BEGIN Selected extract

History, Research, and Current Themes

"The world needed John Brown and John Brown came, and time will do him justice." Frederick Douglass (1886)

Search This Blog & Links


Monday, October 17, 2011

Isn't that special--
Bad Hair Day Rising?

Bloomberg Businessweek is featuring excerpts from Tony Horwitz's new book, Midnight Rising: John Brown and the Raid that Sparked the Civil War, and today's excerpt begins:
"In 1859, John Brown’s raid on Harpers Ferry, Virginia, propelled a divided nation toward Civil War. Brown’s wild hair and desperate scheme to free and arm slaves helped foster his enduring image as a crazed fanatic, a zealot on the far fringe of American society.  
But for most of his 59 years, the abolitionist was a clean--shaven entrepreneur--a mercantilist everyman in the rapidly expanding economy of the 19th century."
"Wild Hair" Evokes This Notion of JB, as
seen in this easily googled image
Overall, the excerpt is pretty good.  From what I've seen, for the most part I don't take issue with what Tony has written about Brown's early life.  But this introductory line is the stuff of magazine articles.  It is pure bait, and it shows how skillful word professionals like Tony Horwitz can craft a line that grabs readers' attention.

As far as Brown's mane goes, his hair definitely had body, and both his hair and beard grew quickly.  But unless Tony knows otherwise, I don't think there is any contemporary description of Brown having "wild hair"--unless, of course, one considers his blood-matted hair following the failure of the raid as "wild."  Recall that at least two marines (not one, as the conventional account goes) tried to kill Brown in the Harper's Ferry engine house, an assault that included being bludgeoned on the head with the hilt of a costume sword.  Journalist accounts following the raid note the white-washed brick inside the engine house smeared with blood and strands of the Old Man's hair.  Perhaps too, his hair got a little "wild" during his incarceration in Virginia.  The degree to which he was allowed to look after his own personal hygiene in jail is not clear; Brown was meticulous in his self-grooming by all accounts.  So if he had "wild hair," it was no fault of his own.

But I don't think this is what Tony had in mind.  What he is referring to is an image, a notion, really, that exists largely in the minds of "white America"--"wild hair" being a metaphor for someone who was frenzied, irresponsible, and possibly crazy.  "Wild hair" is Tony's way of pressing the button, hitting the buzzer, of popular culture.  It signals something that he knows they'll understand.  It's a word that functions like the bell that makes Pavlov's dog begin to drool.

END Selected extract

*List of tasks*.
- 1) According to the blog post about John Brown's hair, whose book is Bloomberg Businessweek excerpting?
- 2) Rewrite the part of the blog post about John Brown's hair starting with "Search This Blog" and going on through "of American society.", putting "reckless extremist" in place of "crazed fanatic".
- 3) Continue the blog post about John Brown's hair from its last sentence.
The listing comes from a separate source.

BEGIN Given records

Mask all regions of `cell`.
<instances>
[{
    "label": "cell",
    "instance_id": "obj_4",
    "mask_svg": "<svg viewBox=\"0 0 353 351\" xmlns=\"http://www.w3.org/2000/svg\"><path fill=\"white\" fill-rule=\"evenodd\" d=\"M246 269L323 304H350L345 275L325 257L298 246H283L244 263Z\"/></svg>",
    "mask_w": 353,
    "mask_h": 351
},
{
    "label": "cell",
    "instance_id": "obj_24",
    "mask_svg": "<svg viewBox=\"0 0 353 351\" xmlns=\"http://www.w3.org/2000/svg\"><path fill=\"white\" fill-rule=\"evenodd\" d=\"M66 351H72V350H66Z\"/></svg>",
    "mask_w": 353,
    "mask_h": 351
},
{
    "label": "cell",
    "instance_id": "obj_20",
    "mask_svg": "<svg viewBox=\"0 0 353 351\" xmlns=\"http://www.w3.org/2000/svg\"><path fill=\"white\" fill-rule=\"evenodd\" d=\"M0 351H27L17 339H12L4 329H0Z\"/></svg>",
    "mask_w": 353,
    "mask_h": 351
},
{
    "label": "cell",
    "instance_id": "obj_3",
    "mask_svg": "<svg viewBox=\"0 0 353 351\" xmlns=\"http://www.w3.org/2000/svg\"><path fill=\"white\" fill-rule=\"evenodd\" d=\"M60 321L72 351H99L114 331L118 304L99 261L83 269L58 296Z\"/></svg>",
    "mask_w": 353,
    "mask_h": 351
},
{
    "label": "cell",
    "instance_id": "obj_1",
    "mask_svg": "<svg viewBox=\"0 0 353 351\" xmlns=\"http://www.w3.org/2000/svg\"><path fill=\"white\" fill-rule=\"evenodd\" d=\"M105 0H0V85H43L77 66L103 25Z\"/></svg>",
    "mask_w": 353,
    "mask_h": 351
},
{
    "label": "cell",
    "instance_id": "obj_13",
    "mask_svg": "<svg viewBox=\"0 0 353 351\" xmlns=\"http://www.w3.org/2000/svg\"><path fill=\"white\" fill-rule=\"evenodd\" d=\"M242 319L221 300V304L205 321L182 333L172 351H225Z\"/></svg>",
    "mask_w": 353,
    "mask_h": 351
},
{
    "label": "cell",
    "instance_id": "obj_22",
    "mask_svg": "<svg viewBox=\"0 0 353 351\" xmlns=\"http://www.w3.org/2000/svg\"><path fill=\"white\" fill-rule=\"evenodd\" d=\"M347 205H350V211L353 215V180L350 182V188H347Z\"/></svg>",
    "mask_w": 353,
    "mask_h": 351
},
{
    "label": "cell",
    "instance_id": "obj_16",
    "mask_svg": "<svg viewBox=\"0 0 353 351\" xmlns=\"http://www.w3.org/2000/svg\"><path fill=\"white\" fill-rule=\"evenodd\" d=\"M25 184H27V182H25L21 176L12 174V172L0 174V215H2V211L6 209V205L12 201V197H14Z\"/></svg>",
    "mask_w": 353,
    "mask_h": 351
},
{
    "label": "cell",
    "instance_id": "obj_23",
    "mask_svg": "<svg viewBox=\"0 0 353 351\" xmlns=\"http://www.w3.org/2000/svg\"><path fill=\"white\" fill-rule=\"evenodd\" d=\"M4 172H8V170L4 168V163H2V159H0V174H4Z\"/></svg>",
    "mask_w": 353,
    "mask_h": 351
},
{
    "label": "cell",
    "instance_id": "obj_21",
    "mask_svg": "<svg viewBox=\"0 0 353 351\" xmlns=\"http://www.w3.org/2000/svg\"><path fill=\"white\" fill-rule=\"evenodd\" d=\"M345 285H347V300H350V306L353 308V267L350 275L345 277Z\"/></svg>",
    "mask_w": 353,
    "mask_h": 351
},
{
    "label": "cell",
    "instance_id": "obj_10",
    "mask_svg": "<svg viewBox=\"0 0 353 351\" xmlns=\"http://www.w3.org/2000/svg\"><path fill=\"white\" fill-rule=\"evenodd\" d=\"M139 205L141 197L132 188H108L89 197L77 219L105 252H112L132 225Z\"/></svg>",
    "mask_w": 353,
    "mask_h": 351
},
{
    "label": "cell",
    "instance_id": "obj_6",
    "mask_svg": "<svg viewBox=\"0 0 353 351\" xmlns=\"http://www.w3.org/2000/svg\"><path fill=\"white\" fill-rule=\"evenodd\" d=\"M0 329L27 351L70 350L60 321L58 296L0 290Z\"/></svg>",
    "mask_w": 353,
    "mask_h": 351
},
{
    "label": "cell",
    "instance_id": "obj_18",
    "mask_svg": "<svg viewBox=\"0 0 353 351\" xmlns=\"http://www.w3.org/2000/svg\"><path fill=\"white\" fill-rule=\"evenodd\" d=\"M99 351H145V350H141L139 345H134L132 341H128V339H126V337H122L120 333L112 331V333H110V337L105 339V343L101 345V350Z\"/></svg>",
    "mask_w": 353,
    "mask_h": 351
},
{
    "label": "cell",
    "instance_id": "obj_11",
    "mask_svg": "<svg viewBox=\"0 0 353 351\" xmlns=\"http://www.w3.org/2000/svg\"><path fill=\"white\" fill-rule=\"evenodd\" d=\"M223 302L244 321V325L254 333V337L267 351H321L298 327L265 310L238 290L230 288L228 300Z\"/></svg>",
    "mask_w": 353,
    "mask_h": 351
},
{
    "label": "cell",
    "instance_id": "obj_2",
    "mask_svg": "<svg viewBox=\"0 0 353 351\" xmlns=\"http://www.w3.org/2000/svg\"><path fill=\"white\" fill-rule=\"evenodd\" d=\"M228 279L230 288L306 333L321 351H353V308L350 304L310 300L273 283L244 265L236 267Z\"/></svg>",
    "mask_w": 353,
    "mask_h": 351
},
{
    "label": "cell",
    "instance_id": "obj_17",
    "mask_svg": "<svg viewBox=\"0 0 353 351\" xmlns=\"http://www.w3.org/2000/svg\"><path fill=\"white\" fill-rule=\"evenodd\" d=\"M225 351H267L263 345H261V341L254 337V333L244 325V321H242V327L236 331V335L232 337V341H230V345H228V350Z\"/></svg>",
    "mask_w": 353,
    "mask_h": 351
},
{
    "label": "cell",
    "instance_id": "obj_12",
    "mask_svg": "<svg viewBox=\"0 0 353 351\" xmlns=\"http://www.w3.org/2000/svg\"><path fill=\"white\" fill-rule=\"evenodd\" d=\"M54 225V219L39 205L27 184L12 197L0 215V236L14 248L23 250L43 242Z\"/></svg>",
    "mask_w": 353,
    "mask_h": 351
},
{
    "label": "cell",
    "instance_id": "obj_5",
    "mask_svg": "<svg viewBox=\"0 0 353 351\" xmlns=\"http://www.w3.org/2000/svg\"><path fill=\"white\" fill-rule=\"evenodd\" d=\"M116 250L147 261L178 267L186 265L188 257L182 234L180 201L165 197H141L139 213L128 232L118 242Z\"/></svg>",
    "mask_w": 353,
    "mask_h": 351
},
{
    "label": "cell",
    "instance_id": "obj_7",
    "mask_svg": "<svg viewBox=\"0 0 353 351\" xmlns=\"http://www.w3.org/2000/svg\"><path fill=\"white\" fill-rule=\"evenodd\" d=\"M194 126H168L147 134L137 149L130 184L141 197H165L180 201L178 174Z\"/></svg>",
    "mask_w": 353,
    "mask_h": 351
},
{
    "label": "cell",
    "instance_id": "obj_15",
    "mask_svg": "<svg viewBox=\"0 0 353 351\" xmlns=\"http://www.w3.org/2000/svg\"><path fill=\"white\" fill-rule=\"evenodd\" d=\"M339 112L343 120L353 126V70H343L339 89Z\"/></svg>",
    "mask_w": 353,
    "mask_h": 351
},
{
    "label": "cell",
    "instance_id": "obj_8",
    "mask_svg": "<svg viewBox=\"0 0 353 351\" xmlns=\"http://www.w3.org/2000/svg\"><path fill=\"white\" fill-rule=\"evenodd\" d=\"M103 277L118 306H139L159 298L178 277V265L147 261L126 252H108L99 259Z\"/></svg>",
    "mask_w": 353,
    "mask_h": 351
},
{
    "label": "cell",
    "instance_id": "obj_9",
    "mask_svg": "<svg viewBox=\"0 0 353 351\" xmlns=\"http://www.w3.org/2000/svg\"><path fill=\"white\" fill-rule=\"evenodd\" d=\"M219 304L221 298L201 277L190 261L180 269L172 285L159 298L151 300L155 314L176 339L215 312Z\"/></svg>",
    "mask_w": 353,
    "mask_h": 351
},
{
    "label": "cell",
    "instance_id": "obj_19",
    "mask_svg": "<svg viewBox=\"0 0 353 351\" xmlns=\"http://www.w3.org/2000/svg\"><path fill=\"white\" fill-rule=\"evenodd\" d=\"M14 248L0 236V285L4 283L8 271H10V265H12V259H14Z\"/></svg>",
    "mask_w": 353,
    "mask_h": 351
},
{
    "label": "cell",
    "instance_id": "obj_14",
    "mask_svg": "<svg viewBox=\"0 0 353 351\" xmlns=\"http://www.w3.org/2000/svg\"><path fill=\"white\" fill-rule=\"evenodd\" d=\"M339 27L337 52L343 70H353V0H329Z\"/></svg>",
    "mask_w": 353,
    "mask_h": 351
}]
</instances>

END Given records

*Answers to the tasks*.
- 1) Tony Horwitz's book, Midnight Rising: John Brown and the Raid that Sparked the Civil War.

- 2)
Search This Blog & Links


Monday, October 17, 2011

Isn't that special--
Bad Hair Day Rising?

Bloomberg Businessweek is featuring excerpts from Tony Horwitz's new book, Midnight Rising: John Brown and the Raid that Sparked the Civil War, and today's excerpt begins:
"In 1859, John Brown’s raid on Harpers Ferry, Virginia, propelled a divided nation toward Civil War. Brown’s wild hair and desperate scheme to free and arm slaves helped foster his enduring image as a reckless extremist, a zealot on the far fringe of American society.

- 3)
Just googling and once again it's "Wild Hair" 
Of course, Tony proceeds to point out that for most of his life, he was anything but a crazy man.  Yet he seems to be signaling that at some point, John Brown went off the road of the rational and became a "wild-haired" kind of guy--the kind of guy who concocts "desperate schemes."

I don't want to make so much of this that the reader won't appreciate whatever is good in Tony's offering.  But I do want to point out the power of signal words and phrases in the way the Old Man is described--how by plugging into longstanding popular images and notions that were themselves manufactured by longstanding prejudice, a skillful writer can pre-justify questionable conclusions that may be drawn later, regardless of their historical viability.  Whatever else Midnight Rising says about John Brown, remember that it begins with John Brown as the man with "wild hair" and "desperate schemes."

Will it be another bad hair day for the Old Man?

1 comment:

DebC said...

Hey Louis! I just couldn't resist!: " Yet he seems to be signaling that at some point, John Brown went off the road of the rational and became a "wild-haired" kind of guy"

No he doesn't "seem to be signalling" - he definitely is. After all, he had to be an irrational, wild-haired crazy man for concerning himself - nearly to the death - with *gasp* Negroes (I'm being polite) wouldn't he?

I read the piece at the link and the hair thing goes right along with his description of Brown as "militant." The author's mention of Brown's "flock" of children is no less perturbing. It brings back memories of a Black, "Talented 10th" organization at home, which saw fit to change some copy - which my brother'd written and submitted to them about my grandmother - to reflect that she had a "litter" of 19 children.

I'm so tired of folk...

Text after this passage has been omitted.